Lundeberg claimed this is caused partly due to nurses’ common knowledge of common analgesics, but a lack of use in their daily practice. The phenomena, called the knowing-doing gap, is also common among doctors who work with adults, have sole prescribing responsibilities, and/or have no overall interest in pain management.
“A combination of lack of interest/knowledge with the fear of using ‘strong’ analgesics in children further limits an effective pain management,” he wrote.
Since many doctors believe a combination of paracetamol and opioids will curtail most pain, which is a misconception, he recommended, “a simple pocket fit protocol for pain treatment with updated drugs and doses in combination with a basic comprehensive and repeated education in pain would be beneficial for improving pain treatment in pediatric patients.”
Furthermore, Lundeberg mentioned pain scales may be interesting to practitioners, but less so for patients. To grasp a patient's’ level of pain, clinicians should ask if the pain they are experiencing is acceptable given their underlying condition.
“Pain assessment tools are informative to some extent and maybe more in the perspective to evaluate pain treatment in regard of periods of breakthrough pain and whether theses period are acceptable or not,” Lundeberg noted.
Additionally, long-term and neuropathic pain were more difficult to treat depending on their underlying cause. For neuropathic pain, treatment options are extremely limited. However, gabapentin or tramadol can benefit individuals with nerve damage. While dizziness and nausea are common side effects when treating nociceptive pain with tramadol, these symptoms are not present in people suffering from neuropathic pain.
“Long-term pain syndromes are seldom responsive to analgesics used for nociceptive or neuropathic pain and therefore analgesic medication may be discontinued,” he recommended.
While there are many effective medications available, side effects act as the biggest obstacle to creating a worthwhile and effective regimen. Because of this, vitals should be taken, side effects should be monitored by an informed staff, and withdrawal effects should also be monitored and prevented through weaning medications.

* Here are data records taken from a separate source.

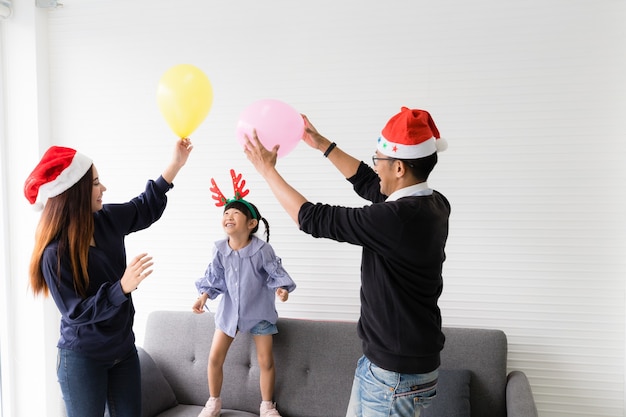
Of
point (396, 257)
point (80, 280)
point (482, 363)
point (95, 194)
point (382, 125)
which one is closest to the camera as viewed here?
point (396, 257)

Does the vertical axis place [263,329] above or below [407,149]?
below

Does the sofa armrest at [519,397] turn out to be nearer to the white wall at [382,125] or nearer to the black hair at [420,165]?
the white wall at [382,125]

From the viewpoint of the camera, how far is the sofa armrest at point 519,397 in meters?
2.35

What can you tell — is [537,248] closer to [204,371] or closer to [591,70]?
[591,70]

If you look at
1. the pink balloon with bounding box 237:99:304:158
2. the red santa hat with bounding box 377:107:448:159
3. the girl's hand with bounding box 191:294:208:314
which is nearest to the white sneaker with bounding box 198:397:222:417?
the girl's hand with bounding box 191:294:208:314

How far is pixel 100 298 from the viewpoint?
2029mm

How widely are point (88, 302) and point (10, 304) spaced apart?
1800 millimetres

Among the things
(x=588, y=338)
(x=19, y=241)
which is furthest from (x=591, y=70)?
(x=19, y=241)

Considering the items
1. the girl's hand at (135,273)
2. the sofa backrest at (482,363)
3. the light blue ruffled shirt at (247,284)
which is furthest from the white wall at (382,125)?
the girl's hand at (135,273)

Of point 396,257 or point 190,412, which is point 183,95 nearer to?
point 396,257

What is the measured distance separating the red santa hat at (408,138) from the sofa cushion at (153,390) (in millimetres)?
1732

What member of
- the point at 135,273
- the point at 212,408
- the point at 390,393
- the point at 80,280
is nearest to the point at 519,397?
the point at 390,393

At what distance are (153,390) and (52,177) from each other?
4.16 feet

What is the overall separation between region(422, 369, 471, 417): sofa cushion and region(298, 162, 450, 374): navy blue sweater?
2.64 feet
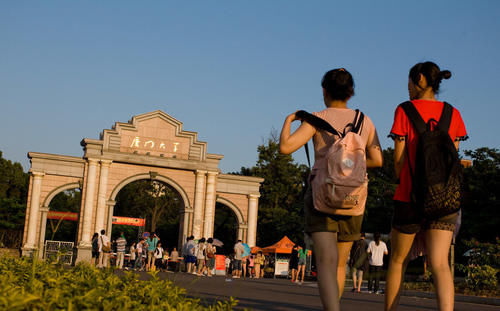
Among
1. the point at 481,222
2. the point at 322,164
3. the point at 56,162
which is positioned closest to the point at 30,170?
the point at 56,162

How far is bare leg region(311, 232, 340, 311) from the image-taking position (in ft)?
14.6

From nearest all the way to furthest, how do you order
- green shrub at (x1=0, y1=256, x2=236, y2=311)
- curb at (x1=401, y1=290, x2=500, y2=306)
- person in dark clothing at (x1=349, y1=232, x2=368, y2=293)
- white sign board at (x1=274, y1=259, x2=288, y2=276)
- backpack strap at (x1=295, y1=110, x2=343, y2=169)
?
green shrub at (x1=0, y1=256, x2=236, y2=311), backpack strap at (x1=295, y1=110, x2=343, y2=169), curb at (x1=401, y1=290, x2=500, y2=306), person in dark clothing at (x1=349, y1=232, x2=368, y2=293), white sign board at (x1=274, y1=259, x2=288, y2=276)

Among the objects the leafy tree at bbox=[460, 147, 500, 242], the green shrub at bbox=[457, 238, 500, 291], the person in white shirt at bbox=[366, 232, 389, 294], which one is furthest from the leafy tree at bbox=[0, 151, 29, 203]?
the green shrub at bbox=[457, 238, 500, 291]

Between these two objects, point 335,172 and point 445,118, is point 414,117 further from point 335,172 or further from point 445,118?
point 335,172

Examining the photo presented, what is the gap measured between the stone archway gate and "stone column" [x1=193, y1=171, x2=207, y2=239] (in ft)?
0.05

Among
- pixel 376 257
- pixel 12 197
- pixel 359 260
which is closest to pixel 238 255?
pixel 359 260

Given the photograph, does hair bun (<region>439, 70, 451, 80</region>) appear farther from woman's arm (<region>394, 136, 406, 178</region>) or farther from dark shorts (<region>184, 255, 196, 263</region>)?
dark shorts (<region>184, 255, 196, 263</region>)

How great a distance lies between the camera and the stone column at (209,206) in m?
34.6

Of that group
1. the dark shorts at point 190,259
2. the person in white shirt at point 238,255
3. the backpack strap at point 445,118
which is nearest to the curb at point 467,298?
the person in white shirt at point 238,255

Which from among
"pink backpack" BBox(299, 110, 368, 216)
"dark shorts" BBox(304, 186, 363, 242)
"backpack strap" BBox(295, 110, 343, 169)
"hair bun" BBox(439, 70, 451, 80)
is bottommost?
"dark shorts" BBox(304, 186, 363, 242)

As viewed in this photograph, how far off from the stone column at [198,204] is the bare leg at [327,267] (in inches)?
1179

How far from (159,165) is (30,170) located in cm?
678

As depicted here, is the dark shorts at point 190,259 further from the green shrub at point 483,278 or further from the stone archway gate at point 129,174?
the green shrub at point 483,278

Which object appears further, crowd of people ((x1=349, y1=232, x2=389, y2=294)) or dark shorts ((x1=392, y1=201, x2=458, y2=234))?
crowd of people ((x1=349, y1=232, x2=389, y2=294))
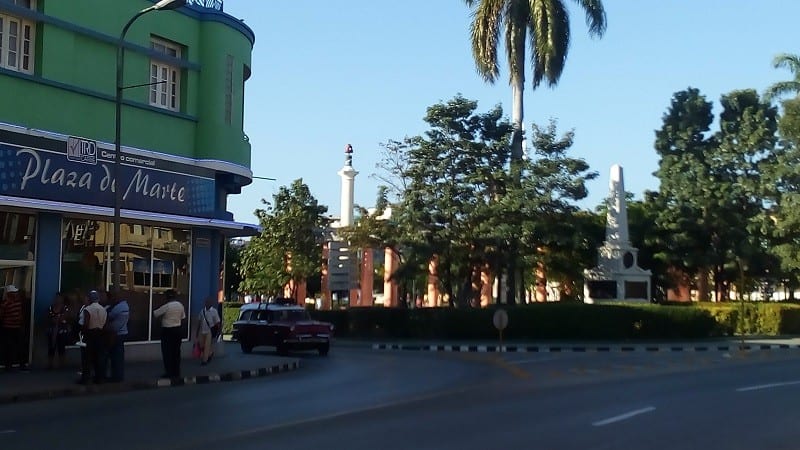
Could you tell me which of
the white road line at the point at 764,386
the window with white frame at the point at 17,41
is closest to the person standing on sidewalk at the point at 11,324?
the window with white frame at the point at 17,41

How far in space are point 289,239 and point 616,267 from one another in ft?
65.8

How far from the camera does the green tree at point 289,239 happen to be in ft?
179

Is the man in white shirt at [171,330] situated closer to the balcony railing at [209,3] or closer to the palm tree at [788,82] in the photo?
the balcony railing at [209,3]

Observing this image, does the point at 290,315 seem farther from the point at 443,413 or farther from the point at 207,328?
the point at 443,413

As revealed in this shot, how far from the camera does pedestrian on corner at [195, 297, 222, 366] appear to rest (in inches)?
899

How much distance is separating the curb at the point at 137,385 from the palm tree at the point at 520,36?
73.1ft

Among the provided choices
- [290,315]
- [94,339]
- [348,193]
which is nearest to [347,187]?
[348,193]

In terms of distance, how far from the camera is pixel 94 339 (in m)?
17.6

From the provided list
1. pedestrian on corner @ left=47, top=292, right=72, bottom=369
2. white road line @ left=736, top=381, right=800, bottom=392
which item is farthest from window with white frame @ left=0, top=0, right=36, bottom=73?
white road line @ left=736, top=381, right=800, bottom=392

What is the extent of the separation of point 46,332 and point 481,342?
2057cm

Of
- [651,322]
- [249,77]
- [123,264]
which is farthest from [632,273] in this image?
[123,264]

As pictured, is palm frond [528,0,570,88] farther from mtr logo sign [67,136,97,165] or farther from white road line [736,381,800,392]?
white road line [736,381,800,392]

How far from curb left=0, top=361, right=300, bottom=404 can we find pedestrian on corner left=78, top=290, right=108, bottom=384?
37 centimetres

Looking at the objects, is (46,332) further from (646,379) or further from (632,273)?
(632,273)
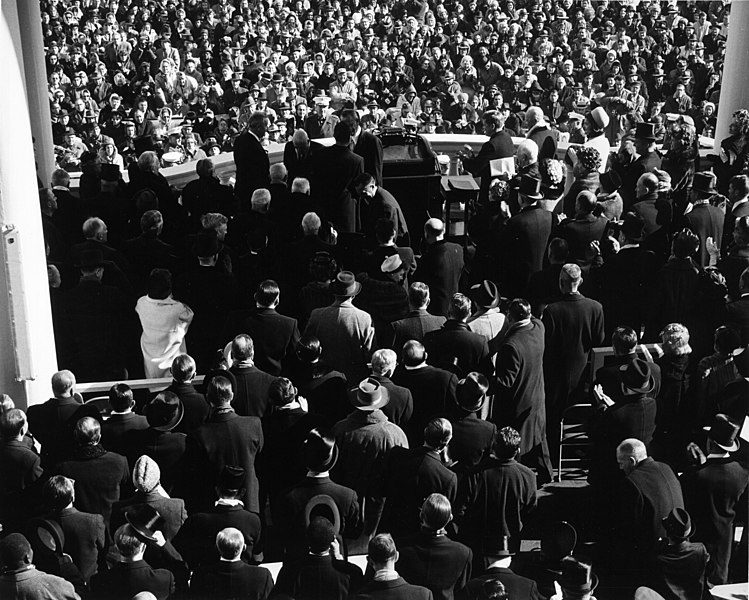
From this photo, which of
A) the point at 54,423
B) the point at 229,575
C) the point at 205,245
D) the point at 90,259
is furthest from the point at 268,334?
the point at 229,575

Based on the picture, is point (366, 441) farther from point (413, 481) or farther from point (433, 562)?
point (433, 562)

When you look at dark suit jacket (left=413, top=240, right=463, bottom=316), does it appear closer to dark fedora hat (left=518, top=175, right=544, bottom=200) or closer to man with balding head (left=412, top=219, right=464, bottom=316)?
man with balding head (left=412, top=219, right=464, bottom=316)

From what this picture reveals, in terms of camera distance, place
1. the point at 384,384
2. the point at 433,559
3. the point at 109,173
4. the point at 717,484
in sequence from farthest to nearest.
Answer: the point at 109,173 < the point at 384,384 < the point at 717,484 < the point at 433,559

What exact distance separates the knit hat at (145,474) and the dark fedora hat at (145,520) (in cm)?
15

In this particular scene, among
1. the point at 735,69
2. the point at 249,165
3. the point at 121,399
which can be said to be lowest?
the point at 121,399

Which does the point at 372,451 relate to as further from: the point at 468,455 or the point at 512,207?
the point at 512,207

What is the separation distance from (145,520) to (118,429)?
1.03 metres

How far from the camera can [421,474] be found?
6.89 meters

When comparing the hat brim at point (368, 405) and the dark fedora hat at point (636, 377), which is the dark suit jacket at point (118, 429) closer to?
the hat brim at point (368, 405)

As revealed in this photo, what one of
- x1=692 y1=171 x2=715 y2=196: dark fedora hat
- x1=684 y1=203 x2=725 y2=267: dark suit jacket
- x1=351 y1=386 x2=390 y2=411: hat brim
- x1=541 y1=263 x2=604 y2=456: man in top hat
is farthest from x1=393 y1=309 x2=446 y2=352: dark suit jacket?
x1=692 y1=171 x2=715 y2=196: dark fedora hat

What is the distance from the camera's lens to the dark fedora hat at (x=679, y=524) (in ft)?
20.6

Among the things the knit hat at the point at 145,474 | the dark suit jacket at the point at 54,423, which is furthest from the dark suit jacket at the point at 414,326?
the knit hat at the point at 145,474

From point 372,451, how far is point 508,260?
3.62m

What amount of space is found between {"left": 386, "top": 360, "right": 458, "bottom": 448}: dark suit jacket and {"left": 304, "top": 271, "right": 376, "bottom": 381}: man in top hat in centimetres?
93
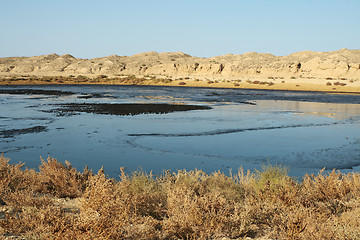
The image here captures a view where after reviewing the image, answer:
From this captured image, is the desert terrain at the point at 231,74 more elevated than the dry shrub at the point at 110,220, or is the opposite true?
the desert terrain at the point at 231,74

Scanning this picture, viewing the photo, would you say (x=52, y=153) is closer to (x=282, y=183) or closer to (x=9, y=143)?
(x=9, y=143)

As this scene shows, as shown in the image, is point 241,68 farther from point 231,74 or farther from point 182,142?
point 182,142

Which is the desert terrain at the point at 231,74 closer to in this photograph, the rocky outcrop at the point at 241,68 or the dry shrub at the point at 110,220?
the rocky outcrop at the point at 241,68

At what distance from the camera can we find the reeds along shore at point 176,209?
4379mm

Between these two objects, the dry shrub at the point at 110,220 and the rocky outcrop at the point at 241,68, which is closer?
the dry shrub at the point at 110,220

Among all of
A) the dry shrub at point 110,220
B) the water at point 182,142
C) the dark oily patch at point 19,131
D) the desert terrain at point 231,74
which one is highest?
the desert terrain at point 231,74

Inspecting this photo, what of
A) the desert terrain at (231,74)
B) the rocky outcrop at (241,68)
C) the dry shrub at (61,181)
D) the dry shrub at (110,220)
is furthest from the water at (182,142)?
the rocky outcrop at (241,68)

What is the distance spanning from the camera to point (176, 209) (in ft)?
16.3

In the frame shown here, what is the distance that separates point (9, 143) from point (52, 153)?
7.21 feet

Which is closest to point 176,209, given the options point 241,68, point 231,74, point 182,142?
point 182,142

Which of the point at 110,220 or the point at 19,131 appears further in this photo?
the point at 19,131

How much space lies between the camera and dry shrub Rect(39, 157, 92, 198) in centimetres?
665

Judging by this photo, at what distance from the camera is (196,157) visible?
9922 mm

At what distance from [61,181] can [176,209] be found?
2.89 m
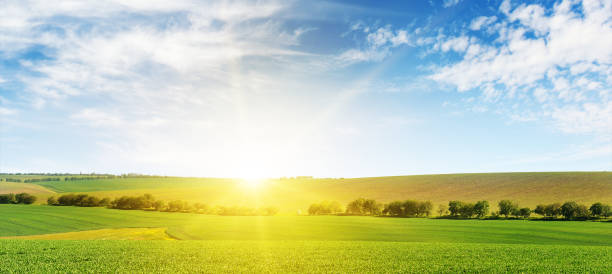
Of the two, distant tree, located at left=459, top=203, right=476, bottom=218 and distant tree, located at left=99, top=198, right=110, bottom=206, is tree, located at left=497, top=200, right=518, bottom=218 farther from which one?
distant tree, located at left=99, top=198, right=110, bottom=206

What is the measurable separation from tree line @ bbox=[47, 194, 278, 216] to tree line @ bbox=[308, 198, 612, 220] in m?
13.3

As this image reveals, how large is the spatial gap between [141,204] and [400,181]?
7704 cm

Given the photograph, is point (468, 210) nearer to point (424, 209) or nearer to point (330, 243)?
point (424, 209)

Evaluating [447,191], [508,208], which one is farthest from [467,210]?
[447,191]

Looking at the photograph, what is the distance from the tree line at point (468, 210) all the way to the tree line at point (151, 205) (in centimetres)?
1333

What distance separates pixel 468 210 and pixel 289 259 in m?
52.4

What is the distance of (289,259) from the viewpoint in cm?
1931

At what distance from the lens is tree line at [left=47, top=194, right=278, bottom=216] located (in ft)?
236

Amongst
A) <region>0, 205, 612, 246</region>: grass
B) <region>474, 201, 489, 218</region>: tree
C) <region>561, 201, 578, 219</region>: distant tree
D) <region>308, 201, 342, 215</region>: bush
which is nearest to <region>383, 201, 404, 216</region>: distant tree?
<region>308, 201, 342, 215</region>: bush

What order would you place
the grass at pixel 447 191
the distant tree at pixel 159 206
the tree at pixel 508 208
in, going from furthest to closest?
the distant tree at pixel 159 206 → the grass at pixel 447 191 → the tree at pixel 508 208

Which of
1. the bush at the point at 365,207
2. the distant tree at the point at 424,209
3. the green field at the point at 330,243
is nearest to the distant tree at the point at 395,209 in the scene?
the bush at the point at 365,207

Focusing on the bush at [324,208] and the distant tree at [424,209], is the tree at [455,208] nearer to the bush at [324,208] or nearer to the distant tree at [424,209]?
the distant tree at [424,209]

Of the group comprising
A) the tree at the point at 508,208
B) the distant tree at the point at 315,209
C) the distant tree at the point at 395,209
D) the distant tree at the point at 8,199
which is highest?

Based on his analysis of pain management in children, he asserted their treatment could be improved through an increase of interest and an improvement education involving doctors’ analgesics prescription.
“In the horizon, few new treatment possibilities or analgesics can be discovered, so, we have to use the existing analgesics in a more clever and efficient way,” the author wrote. “The bottom line is, with a little effort and interest; we can do better than using the traditional analgesic regime.”